In den Rheinauen jagt der Seeadler, brütet der Eisvogel, durch die Wiesen stakst der Weißstorch, flattert der Bläuling. Vor 50 Jahren war eine Industrie-ansiedlung dort kein Problem ­ so lange ist Nolte schon da. Mittlerweile aber ist rund um Nolte Schutzraum. Im Westen Vogelschutzgebiet, im Süden Naturschutzgebiet, im Osten hin zum Rhein die FFH-Fläche: Flora-Fauna-Habitat, ein Gebiet, in dem wild lebende Tiere ungestört bleiben sollen. Überall dort darf Nolte nicht einfach so hin ­ schwierig für ein wachsendes Unternehmen, das seine Anlagen stetig erweitern muss. "Dabei schnüren wir das Gebiet mit unserem Werk schon heute ein und unterbrechen es", sagt Baer. "Aber wir müssen uns entwickeln können. Das geht nur über Kompromisse."

Bei Nolte zeigt sich konzentriert, was Wirtschaft und Politik in der Südpfalz andauernd begegnet: Der Landstrich ist gesegnet mit viel intakter Natur und gehört gleichzeitig zu den wachstumsstärksten Regionen in Deutschland. Wachstum ­ das heißt Neuansiedlung von Gewerbe und Industrie, heißt Erweiterung vorhandener Anlagen. Beides ist mit Flächenverbrauch verbunden. So kommt es schnell zu Kollisionen mit dem Naturschutz. Wenn man durchs Land fährt, fällt das nicht sofort auf, die Gegend präsentiert sich weitflächig. Doch ungenutzte Erde gibt es kaum, und wer genau hinschaut, merkt: Wo nichts gebaut ist, ziehen Landwirte Salat, Mais und Korn.

Es geht nur miteinander

Vor allem im Landkreis Germersheim machen Natur und Wirtschaft einander Konkurrenz. Dort wuchs das Bruttoinlandsprodukt laut einer Studie zuletzt um zwölf Prozent (bundesweit 4,9 Prozent), die Investitionsquote der Unternehmen liegt bei 17 Prozent (bundesweit 10,4 Prozent). In vier Jahren entstanden 2000 neue Arbeitsplätze, 37000 Menschen gehen nun einer sozialversicherungspflichtigen Tätigkeit nach. Sie alle brauchen Platz zum Arbeiten. Zugleich stehen 66 Prozent der Kreisfläche unter Naturschutz ­ Land, das einer wirtschaftlichen Nutzung zunächst nicht zur Verfügung steht. Es ist der Spitzenwert für eine Wirtschaftsregion in Rheinland-Pfalz.

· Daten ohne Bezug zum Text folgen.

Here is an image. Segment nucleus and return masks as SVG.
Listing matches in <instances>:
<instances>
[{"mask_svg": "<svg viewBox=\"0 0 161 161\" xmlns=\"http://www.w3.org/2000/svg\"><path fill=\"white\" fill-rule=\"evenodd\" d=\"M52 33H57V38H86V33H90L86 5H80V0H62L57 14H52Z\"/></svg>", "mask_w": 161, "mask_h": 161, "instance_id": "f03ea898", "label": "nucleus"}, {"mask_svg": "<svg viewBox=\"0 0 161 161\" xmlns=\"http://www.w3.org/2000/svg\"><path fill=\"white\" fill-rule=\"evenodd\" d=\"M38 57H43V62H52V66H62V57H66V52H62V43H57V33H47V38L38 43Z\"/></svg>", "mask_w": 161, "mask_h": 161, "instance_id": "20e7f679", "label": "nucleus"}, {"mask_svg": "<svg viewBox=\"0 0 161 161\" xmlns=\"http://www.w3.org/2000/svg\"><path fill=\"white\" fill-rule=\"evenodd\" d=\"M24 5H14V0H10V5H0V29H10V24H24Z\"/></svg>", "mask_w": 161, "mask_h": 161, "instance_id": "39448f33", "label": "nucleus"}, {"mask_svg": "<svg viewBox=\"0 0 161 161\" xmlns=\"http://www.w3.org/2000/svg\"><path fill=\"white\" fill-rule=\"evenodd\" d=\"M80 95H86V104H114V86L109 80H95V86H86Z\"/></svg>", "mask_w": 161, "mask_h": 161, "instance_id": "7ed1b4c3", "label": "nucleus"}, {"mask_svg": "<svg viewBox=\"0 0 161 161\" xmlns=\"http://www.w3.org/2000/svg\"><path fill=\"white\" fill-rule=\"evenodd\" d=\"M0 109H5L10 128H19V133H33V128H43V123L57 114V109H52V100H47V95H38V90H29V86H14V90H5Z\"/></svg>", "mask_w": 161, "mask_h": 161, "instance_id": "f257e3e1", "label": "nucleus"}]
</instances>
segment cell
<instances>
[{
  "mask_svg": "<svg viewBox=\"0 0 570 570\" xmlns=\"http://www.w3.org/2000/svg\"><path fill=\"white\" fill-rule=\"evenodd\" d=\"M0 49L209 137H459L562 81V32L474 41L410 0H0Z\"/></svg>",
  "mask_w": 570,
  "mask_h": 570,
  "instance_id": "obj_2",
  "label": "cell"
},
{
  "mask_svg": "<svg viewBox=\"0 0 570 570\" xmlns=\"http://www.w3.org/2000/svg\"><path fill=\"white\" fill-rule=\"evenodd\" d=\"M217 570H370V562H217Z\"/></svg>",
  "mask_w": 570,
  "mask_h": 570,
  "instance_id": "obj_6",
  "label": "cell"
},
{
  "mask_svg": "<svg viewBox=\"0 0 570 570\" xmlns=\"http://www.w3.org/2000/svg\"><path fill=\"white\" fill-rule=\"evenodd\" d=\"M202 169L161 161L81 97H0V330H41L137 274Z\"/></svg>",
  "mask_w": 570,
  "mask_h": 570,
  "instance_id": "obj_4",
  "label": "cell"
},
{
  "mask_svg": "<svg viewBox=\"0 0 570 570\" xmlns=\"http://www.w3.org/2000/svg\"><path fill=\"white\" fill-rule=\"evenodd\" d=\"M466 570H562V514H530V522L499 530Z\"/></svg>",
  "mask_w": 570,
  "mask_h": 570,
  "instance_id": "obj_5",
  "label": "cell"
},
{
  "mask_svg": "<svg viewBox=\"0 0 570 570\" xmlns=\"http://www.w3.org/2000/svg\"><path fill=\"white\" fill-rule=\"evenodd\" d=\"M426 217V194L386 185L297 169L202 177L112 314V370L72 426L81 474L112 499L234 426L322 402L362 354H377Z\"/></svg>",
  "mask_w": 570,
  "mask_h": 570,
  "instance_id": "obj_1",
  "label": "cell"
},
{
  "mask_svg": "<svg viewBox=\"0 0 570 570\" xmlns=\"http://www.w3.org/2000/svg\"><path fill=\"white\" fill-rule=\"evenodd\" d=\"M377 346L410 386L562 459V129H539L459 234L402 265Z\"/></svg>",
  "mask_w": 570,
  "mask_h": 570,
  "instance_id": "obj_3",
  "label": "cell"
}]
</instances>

Wie kriegt man das unter einen Hut? Es gibt nur einen Weg: Kreisverwaltung und Wirtschaft müssen gemeinsam Lösungen finden.

"Das ist ein gewaltiger Spannungsbogen", sagt Fritz Brechtel, der Landrat des Kreises Germersheim. "Natur und Wirtschaft auf so engem Raum, das ist sehr konfliktreich. Aber es ist auch eine Riesenchance. Für mich ist Naturschutz deshalb eher eine Verstärkung dessen, was ich ohnehin erreichen will: eine nachhaltige Entwicklung der Region. Wir setzen nicht auf Masse, auch nicht bei der Industrie."

Drei Dinge muss Brechtel schaffen: der Wirtschaft Flächen zur Verfügung stellen, die Naturschutzgebiete unberührt lassen und die Natur so nutzen, dass sie wirtschaftlichen Ertrag abwirft. Zu viel davon hat der Landkreis, als dass er sie brachliegen lassen könnte.

Was Brechtel nicht kann: die Naturschutzflächen verringern oder großräumig verschieben. Die Gebiete hat das Land Rheinland-Pfalz ausgewiesen, auf Anforderung der Europäischen Union, die mit dem Projekt "Natura 2000" einen durchgängigen Biotopverbund in Europa schaffen will. Was aber nicht heißt, dass dem Landrat die Hände gebunden sind. "Ein Schutzgebiet darf keine totale Schranke sein. Es kommt darauf an, welchen Zweck es erfüllt. Wer das beachtet, bleibt flexibel."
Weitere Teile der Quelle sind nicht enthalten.